## Aufgaben:
(a) Gib aus dem bereitgestellten Text die Stelle wörtlich wieder, beginnend mit „Beim Blättern sprang“ und weiter bis einschließlich „männlichen Autoren verfasst.“.
(b) Beantworte zum bereitgestellten Text kurz diese Fragen:
(i) Auf wie viele Jahre Verlagsgeschichte beruft sich die Verfasserin?
(ii) Wodurch kam es, dass auf einer Seite eine Zeile zu viel ist?
(iii) Von wem sind die meisten der in „Weltsprache Literatur“ vorkommenden Bücher verfasst?

## Bereitgestellter Text:
※ ※ ※

Eineinhalb neue Bücher, von Claudia Gehrke

Eben kam es aus der Druckerei, mit dem Duft der Buchstaben, des Papiers, als wäre es noch warm. Jedes Mal wieder überkommt mich ein Glücksgefühl, ein frisch gedrucktes Buch zum ersten Mal durchzublättern. Die Farbe auf den Eingangsseiten ist anfassbar, als wäre sie aufgemalt. Sie leuchtet schöner als auf dem Bildschirm.

 

Fast immer finden sich beim ersten Blättern auch Fehler, die bei allen Korrekturdurchgängen niemandem aufgefallen sind. Oder etwas, was niemand vorher sehen konnte, was sich nur im Druck zeigt – wie eine nicht eingebettete Schrift, die für übertrieben zart gedruckte Lauftitel sorgt. Das Glücksgefühl bekommt kleine Risse, lässt sich aber nicht vertreiben. Ich korrigiere die gefundenen Kleinigkeiten in der Druckvorlage – für eine eventuelle zweite Auflage. Bücher sind nie wirklich fertig; nicht nur wegen der übersehenen Fehler, die sich in allen gedruckten Büchern finden lassen; sondern auch, weil sie, gerade wenn sie sich „offenen" und kontroversen Themen widmen, zum Weiterdenken und Weiterschreiben anregen. Bücher erzeugen neue Bücher, aus denen wieder neue Bücher entstehen. Das ist nicht nur ein Prinzip des frischen Buchs „Weltsprache Literatur", sondern auch meine Erfahrung aus 40 Jahren Verlagsgeschichte.

 

Nach der ersten Einrichtung des Layoutdokuments dieses Buchs hatte sich das Manuskript in endlosen Nachtarbeiten von Autor und Lektor immer wieder verwandelt, der Autor schrieb etwas hinzu, der Lektor wob es in den Text ein, im Layout tauschte ich aus, es verschoben sich Text und Abbildungen. Im Inhaltsverzeichnis haben ein paar Zahlen die Änderungen nicht mitgemacht, obwohl ich mir einbildete, es gründlich angepasst zu haben. Auf einer Seite ist eine Zeile zu viel – ich hatte den Rahmen, in den der Text fließen sollte, nach unten zu weit aufgezogen.

Beim Blättern sprang mir neben den kleinen Fehlern auch das „Fehlende“ ins Auge – und in jedem Buch fehlt etwas, sonst gäbe es ja nur ein Buch – das, woraus ein neues Buch entstehen könnte. Ich wusste es schon vor Drucklegung. Ein Traum, wäre ich nicht Verlegerin, sondern Autorin, es zu schreiben. Wie Literatur ein weltweites Netz knüpft, in das sich alle Autorinnen und Autoren hineinschreiben, davon erzählt „Weltsprache Literatur“. Viele Figuren aus der Literatur, auch wenn wir diese Bücher nicht gelesen oder in Schule bzw. Studium gelesen und wieder vergessen haben, sind uns vertraut wie lebendige Bekannte, oft solche aus der Vergangenheit. Auch viele weibliche Figuren tauchen auf. Von einigen Texten ist das Geschlecht der Urheber unbekannt. Die meisten der vorkommenden Bücher sind von männlichen Autoren verfasst.

※ ※ ※

## Ausgelesene Datensätze:
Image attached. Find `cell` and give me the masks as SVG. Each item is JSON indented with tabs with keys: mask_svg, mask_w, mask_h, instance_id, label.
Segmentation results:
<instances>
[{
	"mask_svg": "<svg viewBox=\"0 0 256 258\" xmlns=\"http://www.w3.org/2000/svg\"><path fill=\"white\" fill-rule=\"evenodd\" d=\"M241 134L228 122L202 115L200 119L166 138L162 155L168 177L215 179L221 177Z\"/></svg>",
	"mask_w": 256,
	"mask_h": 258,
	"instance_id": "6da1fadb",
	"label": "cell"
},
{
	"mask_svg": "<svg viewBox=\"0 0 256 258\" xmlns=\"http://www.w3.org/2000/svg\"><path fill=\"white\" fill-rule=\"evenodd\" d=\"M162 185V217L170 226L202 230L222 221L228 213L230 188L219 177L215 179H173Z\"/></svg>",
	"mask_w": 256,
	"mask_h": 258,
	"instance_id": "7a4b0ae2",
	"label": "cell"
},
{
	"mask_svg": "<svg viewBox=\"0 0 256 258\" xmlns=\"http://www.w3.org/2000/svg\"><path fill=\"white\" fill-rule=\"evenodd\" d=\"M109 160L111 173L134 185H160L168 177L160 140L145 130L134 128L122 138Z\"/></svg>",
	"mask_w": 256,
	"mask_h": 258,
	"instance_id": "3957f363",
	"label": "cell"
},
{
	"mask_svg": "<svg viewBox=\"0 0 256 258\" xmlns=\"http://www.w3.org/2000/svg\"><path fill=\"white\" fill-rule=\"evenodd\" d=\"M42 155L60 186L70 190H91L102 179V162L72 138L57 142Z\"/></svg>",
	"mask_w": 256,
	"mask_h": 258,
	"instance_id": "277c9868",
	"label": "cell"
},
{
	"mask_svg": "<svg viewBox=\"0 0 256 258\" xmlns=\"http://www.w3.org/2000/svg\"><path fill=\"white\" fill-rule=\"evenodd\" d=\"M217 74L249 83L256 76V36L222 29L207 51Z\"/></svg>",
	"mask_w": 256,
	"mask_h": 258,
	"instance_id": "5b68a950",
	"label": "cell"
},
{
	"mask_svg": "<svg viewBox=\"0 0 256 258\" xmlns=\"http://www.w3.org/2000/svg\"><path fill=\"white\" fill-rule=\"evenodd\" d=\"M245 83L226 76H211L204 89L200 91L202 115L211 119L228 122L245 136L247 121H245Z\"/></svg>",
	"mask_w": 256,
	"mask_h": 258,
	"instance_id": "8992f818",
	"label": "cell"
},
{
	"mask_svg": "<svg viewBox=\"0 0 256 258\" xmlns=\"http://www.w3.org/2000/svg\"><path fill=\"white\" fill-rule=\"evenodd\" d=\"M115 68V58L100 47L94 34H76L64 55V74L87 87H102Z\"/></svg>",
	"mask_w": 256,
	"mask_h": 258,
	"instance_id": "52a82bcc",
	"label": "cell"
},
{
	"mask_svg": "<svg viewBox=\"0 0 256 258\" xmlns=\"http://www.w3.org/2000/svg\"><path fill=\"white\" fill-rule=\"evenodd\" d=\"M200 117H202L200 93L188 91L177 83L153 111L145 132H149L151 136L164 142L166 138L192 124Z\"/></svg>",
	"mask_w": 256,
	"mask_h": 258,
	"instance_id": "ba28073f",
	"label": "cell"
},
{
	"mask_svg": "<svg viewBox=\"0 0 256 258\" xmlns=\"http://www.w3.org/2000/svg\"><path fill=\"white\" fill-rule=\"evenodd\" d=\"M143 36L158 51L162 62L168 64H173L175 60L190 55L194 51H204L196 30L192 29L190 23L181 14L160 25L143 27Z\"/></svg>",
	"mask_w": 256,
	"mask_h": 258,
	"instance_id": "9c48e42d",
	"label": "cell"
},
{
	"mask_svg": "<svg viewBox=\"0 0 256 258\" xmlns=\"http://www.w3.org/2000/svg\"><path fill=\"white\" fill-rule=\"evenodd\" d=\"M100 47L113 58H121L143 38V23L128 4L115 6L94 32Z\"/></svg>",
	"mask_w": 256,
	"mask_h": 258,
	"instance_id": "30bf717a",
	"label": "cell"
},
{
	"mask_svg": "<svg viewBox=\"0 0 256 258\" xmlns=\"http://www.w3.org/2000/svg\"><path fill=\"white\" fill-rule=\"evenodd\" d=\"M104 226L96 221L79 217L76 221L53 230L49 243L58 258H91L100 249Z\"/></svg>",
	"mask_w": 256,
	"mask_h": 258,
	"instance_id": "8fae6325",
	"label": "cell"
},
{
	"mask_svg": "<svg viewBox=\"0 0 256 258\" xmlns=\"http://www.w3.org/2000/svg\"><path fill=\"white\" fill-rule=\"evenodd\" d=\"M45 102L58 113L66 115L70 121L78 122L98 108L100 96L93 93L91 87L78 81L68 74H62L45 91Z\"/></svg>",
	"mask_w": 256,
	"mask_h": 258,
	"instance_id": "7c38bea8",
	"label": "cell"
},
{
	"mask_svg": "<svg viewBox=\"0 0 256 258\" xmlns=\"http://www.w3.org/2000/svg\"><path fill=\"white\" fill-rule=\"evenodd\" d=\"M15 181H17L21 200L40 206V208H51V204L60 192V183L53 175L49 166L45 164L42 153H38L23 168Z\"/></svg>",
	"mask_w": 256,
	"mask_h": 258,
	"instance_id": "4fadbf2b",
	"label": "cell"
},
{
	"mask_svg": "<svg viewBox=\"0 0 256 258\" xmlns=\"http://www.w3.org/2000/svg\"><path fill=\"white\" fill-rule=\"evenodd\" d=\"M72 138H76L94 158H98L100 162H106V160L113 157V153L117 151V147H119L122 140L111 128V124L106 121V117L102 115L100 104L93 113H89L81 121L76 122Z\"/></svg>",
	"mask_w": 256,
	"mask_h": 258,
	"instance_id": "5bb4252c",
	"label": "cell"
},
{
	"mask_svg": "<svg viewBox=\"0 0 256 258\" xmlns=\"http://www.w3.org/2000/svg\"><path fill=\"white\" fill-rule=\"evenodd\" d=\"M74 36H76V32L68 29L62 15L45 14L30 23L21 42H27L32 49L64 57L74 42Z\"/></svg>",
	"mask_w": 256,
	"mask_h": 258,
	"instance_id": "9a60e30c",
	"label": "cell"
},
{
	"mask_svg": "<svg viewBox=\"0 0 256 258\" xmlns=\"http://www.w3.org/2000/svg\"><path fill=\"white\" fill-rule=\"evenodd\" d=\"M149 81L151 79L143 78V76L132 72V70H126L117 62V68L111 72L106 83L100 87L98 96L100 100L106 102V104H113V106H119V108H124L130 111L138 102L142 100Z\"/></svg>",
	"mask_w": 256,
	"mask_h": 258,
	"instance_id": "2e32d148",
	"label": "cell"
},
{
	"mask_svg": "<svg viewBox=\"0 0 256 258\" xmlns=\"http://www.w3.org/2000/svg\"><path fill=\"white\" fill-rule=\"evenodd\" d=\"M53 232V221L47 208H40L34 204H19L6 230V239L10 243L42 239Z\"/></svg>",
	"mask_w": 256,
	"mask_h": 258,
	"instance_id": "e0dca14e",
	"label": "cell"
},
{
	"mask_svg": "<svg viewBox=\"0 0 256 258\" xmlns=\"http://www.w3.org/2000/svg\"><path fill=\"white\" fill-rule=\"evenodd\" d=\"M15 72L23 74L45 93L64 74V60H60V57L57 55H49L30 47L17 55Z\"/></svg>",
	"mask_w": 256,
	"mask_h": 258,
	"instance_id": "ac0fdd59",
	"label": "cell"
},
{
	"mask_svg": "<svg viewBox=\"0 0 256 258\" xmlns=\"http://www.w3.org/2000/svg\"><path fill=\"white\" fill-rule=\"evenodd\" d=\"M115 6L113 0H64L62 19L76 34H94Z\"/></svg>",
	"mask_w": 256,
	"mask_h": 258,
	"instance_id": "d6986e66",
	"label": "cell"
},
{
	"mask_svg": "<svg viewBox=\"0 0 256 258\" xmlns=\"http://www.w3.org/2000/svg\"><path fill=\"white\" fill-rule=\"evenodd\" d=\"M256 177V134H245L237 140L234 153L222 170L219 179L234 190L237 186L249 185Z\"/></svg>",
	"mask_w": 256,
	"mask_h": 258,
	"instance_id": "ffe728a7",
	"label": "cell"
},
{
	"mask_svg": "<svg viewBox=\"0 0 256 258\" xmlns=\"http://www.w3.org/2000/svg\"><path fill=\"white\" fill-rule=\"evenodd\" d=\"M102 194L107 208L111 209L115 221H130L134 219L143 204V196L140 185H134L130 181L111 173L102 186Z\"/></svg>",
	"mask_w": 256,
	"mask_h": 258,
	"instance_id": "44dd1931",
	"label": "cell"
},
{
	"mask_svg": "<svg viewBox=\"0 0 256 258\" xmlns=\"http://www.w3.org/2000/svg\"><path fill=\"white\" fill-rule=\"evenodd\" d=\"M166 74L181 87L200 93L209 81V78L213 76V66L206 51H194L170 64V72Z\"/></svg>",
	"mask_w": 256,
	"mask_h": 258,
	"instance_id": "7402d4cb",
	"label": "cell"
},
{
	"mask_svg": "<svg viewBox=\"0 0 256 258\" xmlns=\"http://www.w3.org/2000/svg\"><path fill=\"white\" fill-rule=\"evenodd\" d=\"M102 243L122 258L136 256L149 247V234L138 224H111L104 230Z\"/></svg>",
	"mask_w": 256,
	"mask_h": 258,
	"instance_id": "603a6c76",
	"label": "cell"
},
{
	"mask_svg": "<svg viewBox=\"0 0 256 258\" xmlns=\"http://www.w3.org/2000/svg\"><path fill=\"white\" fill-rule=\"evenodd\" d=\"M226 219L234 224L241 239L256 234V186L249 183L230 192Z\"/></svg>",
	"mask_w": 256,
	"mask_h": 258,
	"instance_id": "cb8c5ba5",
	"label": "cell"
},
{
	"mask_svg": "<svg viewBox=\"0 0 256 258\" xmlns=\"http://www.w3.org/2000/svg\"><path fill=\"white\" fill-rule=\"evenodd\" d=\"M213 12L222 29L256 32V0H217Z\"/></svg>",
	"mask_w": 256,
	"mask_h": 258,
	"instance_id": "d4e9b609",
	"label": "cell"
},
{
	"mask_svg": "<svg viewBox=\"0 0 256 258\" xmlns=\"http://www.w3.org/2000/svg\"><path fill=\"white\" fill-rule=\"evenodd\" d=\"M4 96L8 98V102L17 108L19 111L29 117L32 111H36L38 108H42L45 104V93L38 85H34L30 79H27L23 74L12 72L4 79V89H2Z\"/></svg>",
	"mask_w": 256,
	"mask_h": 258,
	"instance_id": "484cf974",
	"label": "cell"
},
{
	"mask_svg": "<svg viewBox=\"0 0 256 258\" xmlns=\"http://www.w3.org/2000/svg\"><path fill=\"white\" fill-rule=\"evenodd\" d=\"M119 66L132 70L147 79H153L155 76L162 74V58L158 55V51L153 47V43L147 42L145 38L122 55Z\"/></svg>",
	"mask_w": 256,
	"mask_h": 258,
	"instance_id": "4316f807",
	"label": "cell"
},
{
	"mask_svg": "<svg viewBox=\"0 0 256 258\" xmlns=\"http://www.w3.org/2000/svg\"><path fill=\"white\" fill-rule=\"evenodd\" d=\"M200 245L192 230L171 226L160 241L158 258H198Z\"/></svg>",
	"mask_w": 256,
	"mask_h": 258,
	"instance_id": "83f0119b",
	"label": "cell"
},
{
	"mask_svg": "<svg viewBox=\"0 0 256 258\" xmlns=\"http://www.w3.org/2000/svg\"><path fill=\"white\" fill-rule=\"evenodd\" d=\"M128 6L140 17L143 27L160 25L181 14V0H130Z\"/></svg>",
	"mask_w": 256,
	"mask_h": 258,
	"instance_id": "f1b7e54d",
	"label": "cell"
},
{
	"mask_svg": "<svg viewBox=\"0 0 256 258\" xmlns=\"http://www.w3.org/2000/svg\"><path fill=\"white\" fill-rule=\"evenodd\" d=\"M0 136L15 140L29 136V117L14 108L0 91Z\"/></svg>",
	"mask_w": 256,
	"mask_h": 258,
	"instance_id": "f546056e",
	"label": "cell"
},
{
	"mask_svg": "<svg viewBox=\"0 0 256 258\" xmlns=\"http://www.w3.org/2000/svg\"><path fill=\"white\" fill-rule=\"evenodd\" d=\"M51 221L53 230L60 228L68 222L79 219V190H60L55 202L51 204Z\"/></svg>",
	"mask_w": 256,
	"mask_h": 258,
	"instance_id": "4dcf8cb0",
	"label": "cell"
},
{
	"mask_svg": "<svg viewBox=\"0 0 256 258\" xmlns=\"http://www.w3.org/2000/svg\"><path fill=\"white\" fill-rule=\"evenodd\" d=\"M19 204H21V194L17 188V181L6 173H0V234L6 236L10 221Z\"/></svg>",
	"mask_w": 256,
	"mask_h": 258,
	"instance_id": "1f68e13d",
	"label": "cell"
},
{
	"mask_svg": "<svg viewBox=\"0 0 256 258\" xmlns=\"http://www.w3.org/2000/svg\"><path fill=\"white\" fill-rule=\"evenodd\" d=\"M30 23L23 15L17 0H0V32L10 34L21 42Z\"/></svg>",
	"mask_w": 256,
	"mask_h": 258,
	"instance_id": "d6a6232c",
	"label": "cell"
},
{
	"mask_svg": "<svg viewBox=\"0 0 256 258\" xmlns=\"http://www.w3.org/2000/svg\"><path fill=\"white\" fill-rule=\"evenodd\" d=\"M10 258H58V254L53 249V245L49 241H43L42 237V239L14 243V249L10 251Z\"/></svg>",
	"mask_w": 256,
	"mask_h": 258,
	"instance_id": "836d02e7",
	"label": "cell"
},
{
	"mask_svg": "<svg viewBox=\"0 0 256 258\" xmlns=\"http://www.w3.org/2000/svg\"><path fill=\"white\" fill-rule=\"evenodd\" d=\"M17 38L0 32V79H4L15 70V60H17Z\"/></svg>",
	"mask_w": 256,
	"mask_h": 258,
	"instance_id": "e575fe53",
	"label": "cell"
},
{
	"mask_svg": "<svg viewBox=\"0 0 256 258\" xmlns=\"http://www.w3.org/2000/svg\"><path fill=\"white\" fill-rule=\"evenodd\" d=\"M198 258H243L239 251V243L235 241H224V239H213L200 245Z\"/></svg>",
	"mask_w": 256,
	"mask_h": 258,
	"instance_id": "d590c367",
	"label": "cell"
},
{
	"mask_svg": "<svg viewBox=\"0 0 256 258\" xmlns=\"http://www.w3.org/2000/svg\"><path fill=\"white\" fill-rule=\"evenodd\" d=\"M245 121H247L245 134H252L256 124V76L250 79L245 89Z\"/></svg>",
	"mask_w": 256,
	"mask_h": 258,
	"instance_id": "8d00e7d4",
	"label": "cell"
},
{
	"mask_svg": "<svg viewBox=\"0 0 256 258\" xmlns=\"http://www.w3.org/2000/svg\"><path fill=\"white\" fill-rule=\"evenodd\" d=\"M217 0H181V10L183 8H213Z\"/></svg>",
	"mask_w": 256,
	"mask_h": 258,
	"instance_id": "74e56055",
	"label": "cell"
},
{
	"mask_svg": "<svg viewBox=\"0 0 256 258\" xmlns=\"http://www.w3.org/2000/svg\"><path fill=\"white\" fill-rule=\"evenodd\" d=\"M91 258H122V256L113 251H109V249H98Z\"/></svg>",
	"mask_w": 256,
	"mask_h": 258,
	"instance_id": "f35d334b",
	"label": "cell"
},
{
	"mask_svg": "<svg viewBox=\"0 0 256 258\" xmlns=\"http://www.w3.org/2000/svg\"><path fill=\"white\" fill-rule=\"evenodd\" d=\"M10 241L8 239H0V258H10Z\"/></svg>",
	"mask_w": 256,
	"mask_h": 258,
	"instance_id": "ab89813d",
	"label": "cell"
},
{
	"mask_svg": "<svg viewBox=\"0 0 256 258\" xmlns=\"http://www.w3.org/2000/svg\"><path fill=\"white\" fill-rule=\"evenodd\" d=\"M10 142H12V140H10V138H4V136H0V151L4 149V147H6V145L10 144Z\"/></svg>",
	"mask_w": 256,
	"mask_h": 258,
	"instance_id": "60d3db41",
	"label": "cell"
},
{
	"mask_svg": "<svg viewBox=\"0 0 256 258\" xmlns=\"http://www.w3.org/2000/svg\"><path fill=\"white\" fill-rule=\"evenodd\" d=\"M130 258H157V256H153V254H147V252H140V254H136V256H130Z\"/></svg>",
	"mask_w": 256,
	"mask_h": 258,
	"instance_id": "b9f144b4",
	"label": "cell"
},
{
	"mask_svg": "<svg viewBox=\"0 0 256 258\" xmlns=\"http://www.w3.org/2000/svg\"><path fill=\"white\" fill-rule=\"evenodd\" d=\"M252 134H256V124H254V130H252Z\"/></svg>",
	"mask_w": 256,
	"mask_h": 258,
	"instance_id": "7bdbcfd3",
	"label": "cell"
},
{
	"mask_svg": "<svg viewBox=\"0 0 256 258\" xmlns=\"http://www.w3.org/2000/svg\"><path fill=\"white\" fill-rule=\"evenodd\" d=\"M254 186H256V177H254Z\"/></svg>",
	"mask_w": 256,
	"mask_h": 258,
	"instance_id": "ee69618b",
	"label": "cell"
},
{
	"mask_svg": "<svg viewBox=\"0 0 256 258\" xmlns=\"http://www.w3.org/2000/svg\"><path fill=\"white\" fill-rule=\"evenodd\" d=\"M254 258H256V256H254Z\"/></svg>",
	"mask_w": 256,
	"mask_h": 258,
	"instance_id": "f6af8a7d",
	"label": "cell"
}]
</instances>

※ ※ ※

## Lösungen in Reihenfolge:
(a)
Beim Blättern sprang mir neben den kleinen Fehlern auch das „Fehlende“ ins Auge – und in jedem Buch fehlt etwas, sonst gäbe es ja nur ein Buch – das, woraus ein neues Buch entstehen könnte. Ich wusste es schon vor Drucklegung. Ein Traum, wäre ich nicht Verlegerin, sondern Autorin, es zu schreiben. Wie Literatur ein weltweites Netz knüpft, in das sich alle Autorinnen und Autoren hineinschreiben, davon erzählt „Weltsprache Literatur“. Viele Figuren aus der Literatur, auch wenn wir diese Bücher nicht gelesen oder in Schule bzw. Studium gelesen und wieder vergessen haben, sind uns vertraut wie lebendige Bekannte, oft solche aus der Vergangenheit. Auch viele weibliche Figuren tauchen auf. Von einigen Texten ist das Geschlecht der Urheber unbekannt. Die meisten der vorkommenden Bücher sind von männlichen Autoren verfasst.

(b)
(i) Auf 40 Jahre.
(ii) Der Rahmen, in den der Text fließen sollte, wurde nach unten zu weit aufgezogen.
(iii) Von männlichen Autoren.